What to do:
1: Answer these questions from the droplet energy text:
(a) In which journal were the findings published?
(b) What share of the earth's surface is covered by water?
(c) How long did the research team spend developing the DEG?
2: List every person named in the droplet energy text as leading the research, with the institution given for each.
3: Translate this sentence from the droplet energy text into Spanish: "About 70% of the earth's surface is covered by water."

Study text:
The research was led together by Professor Wang Zuankai from CityU's Department of Mechanical Engineering, Professor Zeng Xiao Cheng from University of Nebraska-Lincoln, and Professor Wang Zhong Lin, Founding Director and Chief Scientist from Beijing Institute of Nanoenergy and Nanosystems of Chinese Academy of Sciences. Their findings were published in the latest issue of journal Nature.

Efficiency of electrical energy conversion greatly improved

Hydropower is nothing new. About 70% of the earth's surface is covered by water. Yet low-frequency kinetic energy contained in waves, tides, and even raindrops are not efficiently converted into electrical energy due to limitations in current technology. For example, a conventional droplet energy generator based on the triboelectric effect can generate electricity induced by contact electrification and electrostatic induction when a droplet hits a surface. However, the amount of charges generated on the surface is limited by the interfacial effect, and as a result, the energy conversion efficiency is quite low.

In order to improve the conversion efficiency, the research team has spent two years developing the DEG. Its instantaneous power density can reach up to 50.1 W/m2, thousands times higher than other similar devices without the use of FET-like design. And the energy conversion efficiency is markedly higher.

[Items contained in a dataset]
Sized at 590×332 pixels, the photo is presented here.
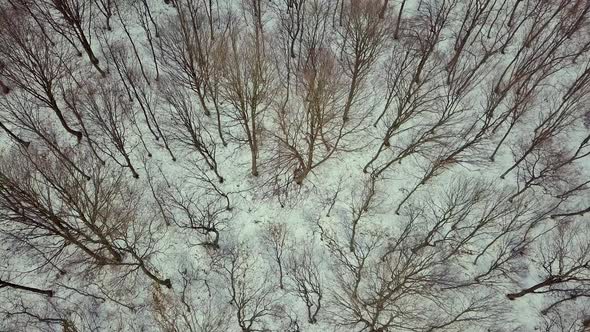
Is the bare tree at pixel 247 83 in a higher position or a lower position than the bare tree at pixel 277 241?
higher

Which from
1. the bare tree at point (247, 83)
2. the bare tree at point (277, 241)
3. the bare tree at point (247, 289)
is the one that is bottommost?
the bare tree at point (247, 289)

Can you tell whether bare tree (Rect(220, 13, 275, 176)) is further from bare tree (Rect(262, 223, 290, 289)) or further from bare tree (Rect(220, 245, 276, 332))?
bare tree (Rect(220, 245, 276, 332))

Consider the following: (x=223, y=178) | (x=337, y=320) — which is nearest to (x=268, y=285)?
(x=337, y=320)

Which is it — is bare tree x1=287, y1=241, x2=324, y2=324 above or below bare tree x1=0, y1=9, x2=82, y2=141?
below

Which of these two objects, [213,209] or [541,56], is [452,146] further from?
[213,209]

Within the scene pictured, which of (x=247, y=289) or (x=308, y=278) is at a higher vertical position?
(x=308, y=278)

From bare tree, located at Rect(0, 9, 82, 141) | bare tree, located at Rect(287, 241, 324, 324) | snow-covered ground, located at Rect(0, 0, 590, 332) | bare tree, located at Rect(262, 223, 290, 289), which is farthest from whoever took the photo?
bare tree, located at Rect(262, 223, 290, 289)

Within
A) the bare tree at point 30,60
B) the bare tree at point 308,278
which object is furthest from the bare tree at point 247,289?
the bare tree at point 30,60

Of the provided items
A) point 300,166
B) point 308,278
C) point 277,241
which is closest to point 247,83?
point 300,166

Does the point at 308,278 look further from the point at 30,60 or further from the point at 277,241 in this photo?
the point at 30,60

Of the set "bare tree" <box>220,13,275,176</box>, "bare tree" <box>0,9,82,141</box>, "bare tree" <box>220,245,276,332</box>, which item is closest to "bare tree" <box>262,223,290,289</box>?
"bare tree" <box>220,245,276,332</box>

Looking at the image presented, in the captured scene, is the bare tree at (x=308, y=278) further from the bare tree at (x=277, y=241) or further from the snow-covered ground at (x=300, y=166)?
the bare tree at (x=277, y=241)
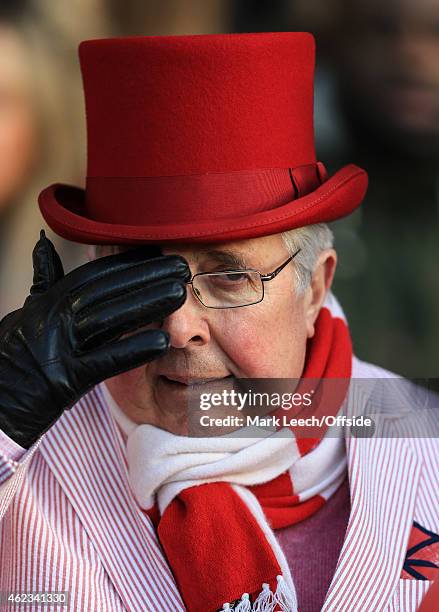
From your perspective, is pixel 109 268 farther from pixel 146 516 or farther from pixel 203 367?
pixel 146 516

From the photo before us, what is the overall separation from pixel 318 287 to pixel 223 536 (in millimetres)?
594

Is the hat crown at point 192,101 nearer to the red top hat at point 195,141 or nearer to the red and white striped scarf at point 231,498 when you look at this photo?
the red top hat at point 195,141

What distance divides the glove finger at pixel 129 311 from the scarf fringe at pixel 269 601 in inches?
23.0

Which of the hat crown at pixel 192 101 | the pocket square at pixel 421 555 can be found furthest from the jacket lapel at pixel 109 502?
the hat crown at pixel 192 101

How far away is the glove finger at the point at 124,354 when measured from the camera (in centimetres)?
161

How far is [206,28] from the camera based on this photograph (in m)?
3.89

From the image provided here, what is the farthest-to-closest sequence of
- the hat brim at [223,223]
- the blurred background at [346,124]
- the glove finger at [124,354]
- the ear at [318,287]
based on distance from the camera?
1. the blurred background at [346,124]
2. the ear at [318,287]
3. the hat brim at [223,223]
4. the glove finger at [124,354]

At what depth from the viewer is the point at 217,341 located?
73.1 inches

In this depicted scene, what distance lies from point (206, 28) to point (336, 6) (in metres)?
0.54

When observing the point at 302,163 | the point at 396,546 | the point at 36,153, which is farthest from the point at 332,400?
the point at 36,153

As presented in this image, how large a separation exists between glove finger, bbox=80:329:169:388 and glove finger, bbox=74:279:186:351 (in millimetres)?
28

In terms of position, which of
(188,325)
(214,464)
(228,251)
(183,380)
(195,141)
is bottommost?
(214,464)

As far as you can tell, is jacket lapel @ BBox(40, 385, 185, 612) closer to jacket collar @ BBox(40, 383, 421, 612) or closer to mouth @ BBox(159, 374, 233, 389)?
jacket collar @ BBox(40, 383, 421, 612)

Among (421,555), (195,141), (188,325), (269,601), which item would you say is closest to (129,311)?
(188,325)
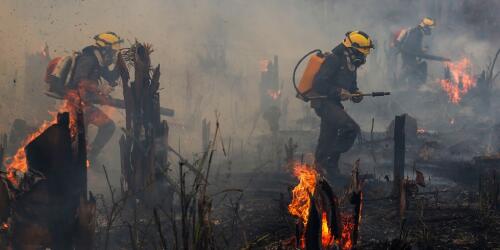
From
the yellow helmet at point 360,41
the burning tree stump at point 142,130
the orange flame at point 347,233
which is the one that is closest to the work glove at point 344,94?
the yellow helmet at point 360,41

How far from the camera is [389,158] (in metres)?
9.48

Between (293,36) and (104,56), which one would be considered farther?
(293,36)

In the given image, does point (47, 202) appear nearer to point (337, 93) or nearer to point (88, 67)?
point (88, 67)

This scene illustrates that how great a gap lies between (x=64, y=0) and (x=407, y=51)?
14.6 metres

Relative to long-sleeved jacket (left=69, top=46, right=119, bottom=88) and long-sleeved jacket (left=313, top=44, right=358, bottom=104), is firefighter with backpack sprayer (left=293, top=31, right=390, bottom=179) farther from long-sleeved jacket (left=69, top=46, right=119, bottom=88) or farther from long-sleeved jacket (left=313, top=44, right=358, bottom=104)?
long-sleeved jacket (left=69, top=46, right=119, bottom=88)

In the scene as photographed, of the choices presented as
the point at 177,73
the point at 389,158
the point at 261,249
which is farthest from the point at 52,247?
the point at 177,73

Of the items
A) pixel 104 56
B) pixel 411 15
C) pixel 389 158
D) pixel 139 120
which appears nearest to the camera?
pixel 139 120

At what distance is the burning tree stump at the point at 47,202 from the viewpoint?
4.40m

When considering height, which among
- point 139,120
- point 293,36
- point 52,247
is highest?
point 293,36

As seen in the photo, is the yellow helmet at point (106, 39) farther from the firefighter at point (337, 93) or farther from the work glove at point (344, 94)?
the work glove at point (344, 94)

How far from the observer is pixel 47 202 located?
4.41m

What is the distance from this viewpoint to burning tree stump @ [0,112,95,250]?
173 inches

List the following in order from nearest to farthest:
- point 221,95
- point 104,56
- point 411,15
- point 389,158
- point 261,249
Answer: point 261,249 → point 104,56 → point 389,158 → point 221,95 → point 411,15

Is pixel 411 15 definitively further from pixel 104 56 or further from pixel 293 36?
pixel 104 56
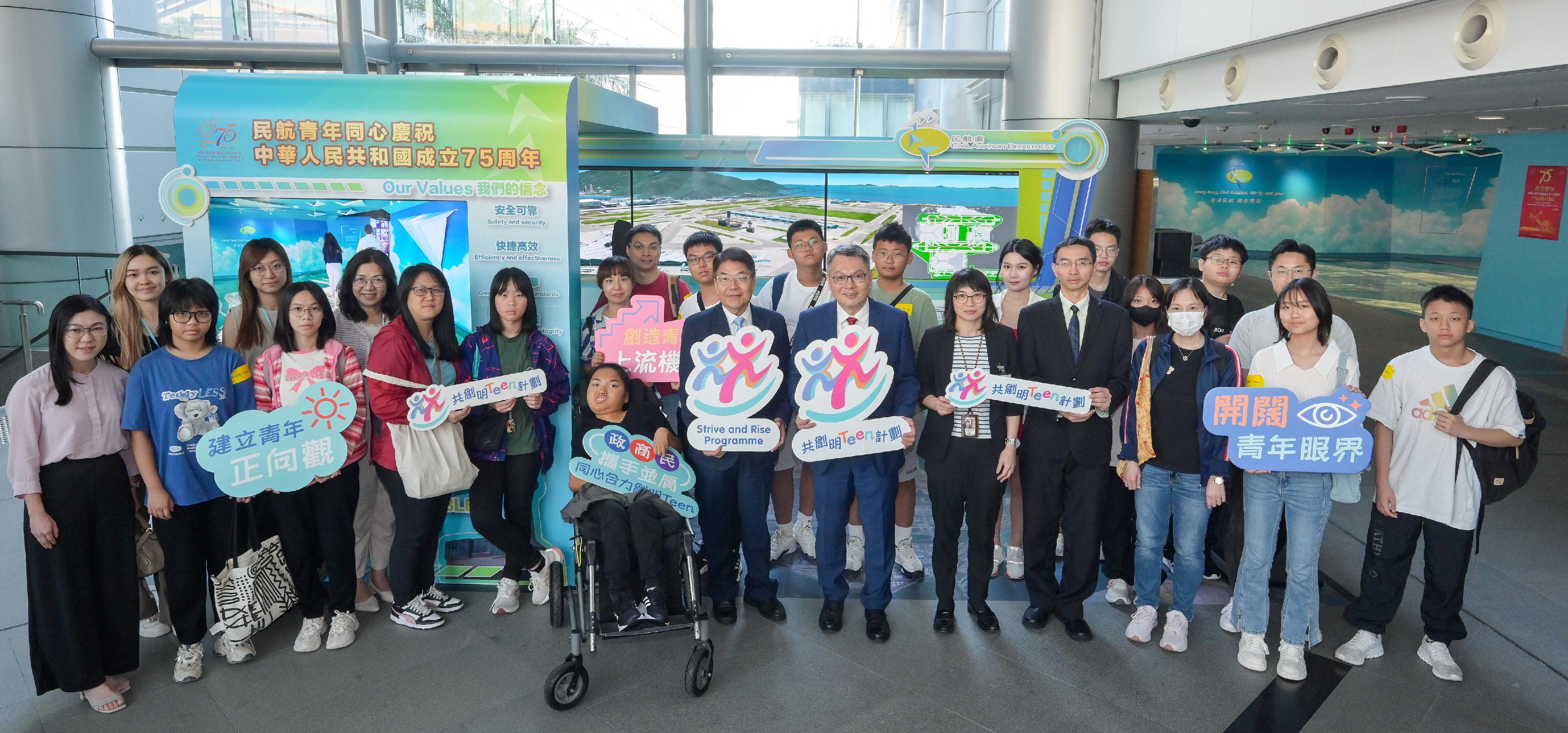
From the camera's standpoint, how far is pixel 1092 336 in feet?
12.9

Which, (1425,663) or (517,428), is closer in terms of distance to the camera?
(1425,663)

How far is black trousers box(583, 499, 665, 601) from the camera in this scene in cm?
382

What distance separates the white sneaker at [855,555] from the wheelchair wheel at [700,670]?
4.39 ft

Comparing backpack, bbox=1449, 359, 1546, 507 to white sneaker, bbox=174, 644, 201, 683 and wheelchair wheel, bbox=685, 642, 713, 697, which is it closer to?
wheelchair wheel, bbox=685, 642, 713, 697

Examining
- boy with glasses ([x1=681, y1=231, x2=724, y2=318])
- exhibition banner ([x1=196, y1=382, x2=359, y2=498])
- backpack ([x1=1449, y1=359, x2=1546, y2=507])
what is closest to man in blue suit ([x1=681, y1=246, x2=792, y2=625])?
boy with glasses ([x1=681, y1=231, x2=724, y2=318])

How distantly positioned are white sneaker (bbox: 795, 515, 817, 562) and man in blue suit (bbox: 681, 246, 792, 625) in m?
0.68

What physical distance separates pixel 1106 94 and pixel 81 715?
889 centimetres

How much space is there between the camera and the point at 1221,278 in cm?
444

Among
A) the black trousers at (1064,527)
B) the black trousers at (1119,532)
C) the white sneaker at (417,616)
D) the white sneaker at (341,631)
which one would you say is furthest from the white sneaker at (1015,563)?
the white sneaker at (341,631)

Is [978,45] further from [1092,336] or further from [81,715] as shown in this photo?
[81,715]

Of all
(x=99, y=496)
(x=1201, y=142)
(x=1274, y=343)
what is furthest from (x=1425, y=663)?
(x=1201, y=142)

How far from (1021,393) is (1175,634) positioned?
132 centimetres

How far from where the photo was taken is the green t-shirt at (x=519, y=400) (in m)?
4.17

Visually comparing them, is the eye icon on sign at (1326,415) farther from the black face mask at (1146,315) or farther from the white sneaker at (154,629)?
the white sneaker at (154,629)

Results by task:
1:
(a) Nature
(b) About 70%
(c) Two years

2:
- Professor Wang Zuankai, CityU's Department of Mechanical Engineering
- Professor Zeng Xiao Cheng, University of Nebraska-Lincoln
- Professor Wang Zhong Lin, Beijing Institute of Nanoenergy and Nanosystems of Chinese Academy of Sciences (Founding Director and Chief Scientist)

3: Aproximadamente el 70 % de la superficie de la Tierra está cubierta de agua.